Kajubi criticises the Cambridge style AAA grading.

“ At PLE level we tend to think that a pupil who scores aggregate 4 has passed and the other with 12 has not done so well but we forget that 12 makes First grade,” he says. He said the focus is bad because of competition to go to the so-called good schools makes all grades that these schools would not admit appear bad.

The trouble is worsened because the public examination board plays a qualifying and selecting role to the next level of education; O level results are used to select and qualify those to go to A level.

“Yet when I finished PLE, the certificate was a qualifying certificate and you would get employment with that, the same applied to secondary school certificates.
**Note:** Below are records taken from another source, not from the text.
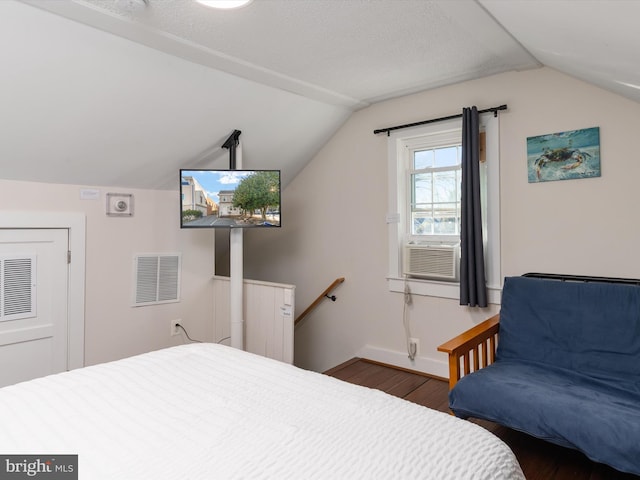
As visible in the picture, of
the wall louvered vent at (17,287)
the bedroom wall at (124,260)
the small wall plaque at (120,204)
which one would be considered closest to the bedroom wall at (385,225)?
the bedroom wall at (124,260)

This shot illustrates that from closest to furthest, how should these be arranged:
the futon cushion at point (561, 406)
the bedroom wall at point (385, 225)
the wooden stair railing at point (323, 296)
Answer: the futon cushion at point (561, 406) → the bedroom wall at point (385, 225) → the wooden stair railing at point (323, 296)

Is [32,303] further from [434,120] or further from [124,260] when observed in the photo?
[434,120]

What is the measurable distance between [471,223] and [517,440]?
135cm

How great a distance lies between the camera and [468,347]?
2.28 m

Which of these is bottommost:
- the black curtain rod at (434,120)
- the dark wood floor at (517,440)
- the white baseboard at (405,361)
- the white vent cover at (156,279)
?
the dark wood floor at (517,440)

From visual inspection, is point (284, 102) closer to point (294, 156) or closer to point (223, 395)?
point (294, 156)

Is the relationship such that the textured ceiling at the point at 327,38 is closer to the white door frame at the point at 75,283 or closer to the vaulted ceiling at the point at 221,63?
the vaulted ceiling at the point at 221,63

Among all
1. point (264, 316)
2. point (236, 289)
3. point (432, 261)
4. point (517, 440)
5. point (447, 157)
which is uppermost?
point (447, 157)

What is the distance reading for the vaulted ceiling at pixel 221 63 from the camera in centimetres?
198

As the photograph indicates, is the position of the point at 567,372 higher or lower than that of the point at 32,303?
lower

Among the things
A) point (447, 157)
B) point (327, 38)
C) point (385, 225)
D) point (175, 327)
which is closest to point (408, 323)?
point (385, 225)

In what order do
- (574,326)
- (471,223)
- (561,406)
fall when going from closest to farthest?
(561,406), (574,326), (471,223)

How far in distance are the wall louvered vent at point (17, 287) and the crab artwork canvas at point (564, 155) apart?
3345 millimetres

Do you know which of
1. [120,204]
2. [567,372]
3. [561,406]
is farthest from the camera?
[120,204]
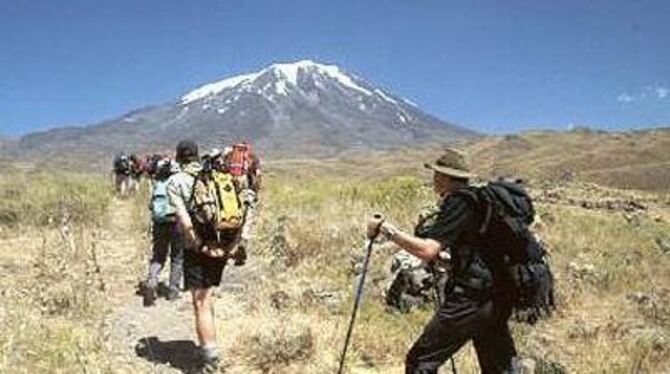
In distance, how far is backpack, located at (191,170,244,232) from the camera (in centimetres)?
837

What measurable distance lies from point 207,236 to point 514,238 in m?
3.06

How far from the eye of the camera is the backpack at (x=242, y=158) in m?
13.4

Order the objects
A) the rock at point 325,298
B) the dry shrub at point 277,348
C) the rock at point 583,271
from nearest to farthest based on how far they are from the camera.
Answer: the dry shrub at point 277,348 < the rock at point 325,298 < the rock at point 583,271

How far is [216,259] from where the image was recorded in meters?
8.54

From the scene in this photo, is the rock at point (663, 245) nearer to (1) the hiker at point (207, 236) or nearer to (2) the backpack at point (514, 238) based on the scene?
(1) the hiker at point (207, 236)

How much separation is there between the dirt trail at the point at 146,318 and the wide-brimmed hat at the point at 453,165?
3.28m

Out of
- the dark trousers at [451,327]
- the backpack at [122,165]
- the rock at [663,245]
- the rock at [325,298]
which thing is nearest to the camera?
the dark trousers at [451,327]

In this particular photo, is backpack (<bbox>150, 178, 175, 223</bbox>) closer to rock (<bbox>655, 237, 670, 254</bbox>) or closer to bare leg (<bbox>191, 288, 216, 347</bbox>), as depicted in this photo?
bare leg (<bbox>191, 288, 216, 347</bbox>)

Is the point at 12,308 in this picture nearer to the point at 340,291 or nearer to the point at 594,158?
the point at 340,291

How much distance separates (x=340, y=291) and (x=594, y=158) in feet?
391

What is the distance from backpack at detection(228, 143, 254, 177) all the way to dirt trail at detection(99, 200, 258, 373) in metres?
1.32

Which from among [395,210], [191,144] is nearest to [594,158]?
[395,210]

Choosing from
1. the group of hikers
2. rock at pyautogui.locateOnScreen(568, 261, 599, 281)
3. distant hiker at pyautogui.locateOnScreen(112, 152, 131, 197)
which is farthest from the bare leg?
distant hiker at pyautogui.locateOnScreen(112, 152, 131, 197)

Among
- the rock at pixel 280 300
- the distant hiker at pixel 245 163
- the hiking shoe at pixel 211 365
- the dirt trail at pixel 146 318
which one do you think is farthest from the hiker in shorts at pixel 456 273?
the distant hiker at pixel 245 163
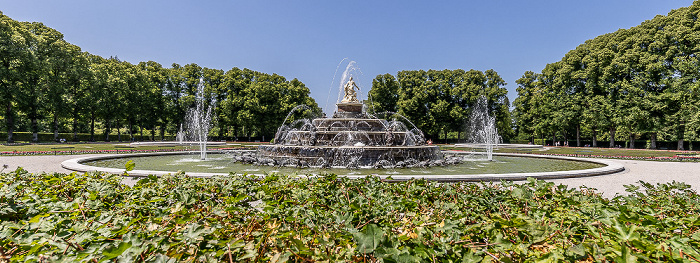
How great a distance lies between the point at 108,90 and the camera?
Result: 4566 cm

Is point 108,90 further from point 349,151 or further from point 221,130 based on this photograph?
point 349,151

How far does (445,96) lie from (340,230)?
53564mm

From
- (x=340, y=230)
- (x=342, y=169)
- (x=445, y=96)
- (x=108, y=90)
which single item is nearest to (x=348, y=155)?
(x=342, y=169)

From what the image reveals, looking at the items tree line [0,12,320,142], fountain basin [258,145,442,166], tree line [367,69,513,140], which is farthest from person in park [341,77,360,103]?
tree line [0,12,320,142]

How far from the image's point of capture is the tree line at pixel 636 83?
31.6m

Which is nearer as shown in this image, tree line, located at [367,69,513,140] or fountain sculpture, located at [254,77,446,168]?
fountain sculpture, located at [254,77,446,168]

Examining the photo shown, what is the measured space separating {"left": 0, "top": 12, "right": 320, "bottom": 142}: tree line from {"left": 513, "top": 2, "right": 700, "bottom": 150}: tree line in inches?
1604

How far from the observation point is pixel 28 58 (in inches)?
1378

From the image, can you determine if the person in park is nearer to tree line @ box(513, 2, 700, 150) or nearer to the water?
the water

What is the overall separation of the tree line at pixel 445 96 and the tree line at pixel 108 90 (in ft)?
60.2

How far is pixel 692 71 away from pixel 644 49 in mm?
6728

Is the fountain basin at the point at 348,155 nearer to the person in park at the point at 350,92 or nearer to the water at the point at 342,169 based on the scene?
the water at the point at 342,169

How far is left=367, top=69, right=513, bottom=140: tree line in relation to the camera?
50513 mm

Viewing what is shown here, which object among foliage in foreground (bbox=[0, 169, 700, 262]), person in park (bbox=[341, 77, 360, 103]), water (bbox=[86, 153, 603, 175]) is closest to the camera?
foliage in foreground (bbox=[0, 169, 700, 262])
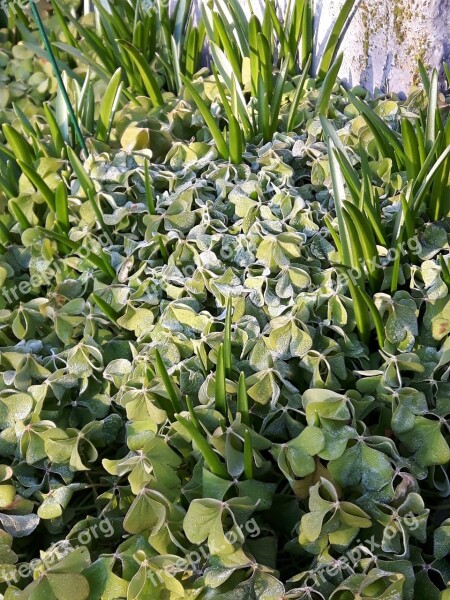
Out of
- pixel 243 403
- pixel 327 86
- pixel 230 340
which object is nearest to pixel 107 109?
pixel 327 86

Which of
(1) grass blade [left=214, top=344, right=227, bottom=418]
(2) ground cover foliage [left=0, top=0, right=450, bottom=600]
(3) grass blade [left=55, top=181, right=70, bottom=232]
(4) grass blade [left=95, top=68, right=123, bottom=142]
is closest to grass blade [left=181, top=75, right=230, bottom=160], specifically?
(2) ground cover foliage [left=0, top=0, right=450, bottom=600]

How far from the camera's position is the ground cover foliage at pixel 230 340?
39.0 inches

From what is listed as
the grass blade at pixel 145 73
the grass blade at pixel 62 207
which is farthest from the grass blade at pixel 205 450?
the grass blade at pixel 145 73

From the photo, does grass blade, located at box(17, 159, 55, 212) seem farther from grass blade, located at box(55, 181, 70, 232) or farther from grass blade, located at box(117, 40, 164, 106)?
grass blade, located at box(117, 40, 164, 106)

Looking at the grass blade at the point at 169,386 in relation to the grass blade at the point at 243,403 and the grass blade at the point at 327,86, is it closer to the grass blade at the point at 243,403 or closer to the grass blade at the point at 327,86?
the grass blade at the point at 243,403

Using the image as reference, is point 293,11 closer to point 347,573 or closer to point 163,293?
point 163,293

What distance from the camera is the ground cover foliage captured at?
99 cm

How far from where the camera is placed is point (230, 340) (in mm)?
1130

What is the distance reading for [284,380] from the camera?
1161 mm

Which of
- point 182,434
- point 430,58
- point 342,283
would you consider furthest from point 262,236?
point 430,58

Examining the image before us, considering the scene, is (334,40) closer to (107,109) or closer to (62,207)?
(107,109)

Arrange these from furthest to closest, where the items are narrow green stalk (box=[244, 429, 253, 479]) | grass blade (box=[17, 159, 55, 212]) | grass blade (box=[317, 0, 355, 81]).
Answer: grass blade (box=[317, 0, 355, 81])
grass blade (box=[17, 159, 55, 212])
narrow green stalk (box=[244, 429, 253, 479])

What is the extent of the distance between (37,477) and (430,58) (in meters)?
1.29

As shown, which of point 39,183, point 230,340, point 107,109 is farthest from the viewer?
point 107,109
But to go to schools like Makerere you had to sit for the Cambridge exam but to be admitted at Makerere you had to do the Makerere entry exams, meaning they were not looking for the crammed material you had garnered earlier on but your capacity to think. So the Makerere exams played only the selecting role while the other exams like one for Cambridge were for qualification. They tested whether you had the basics to begin Makerere.”
Dr Masazzi agrees. He says Uganda needs an education system where students after every level of education can meaningfully contribute to the development of this country. “After Primary school a child should be in position to have skills to use to live in this world and sustain themselves economically. The same should apply to secondary school level instead of studying up to college and university to be able to get employment or create employment,” said Masazzi.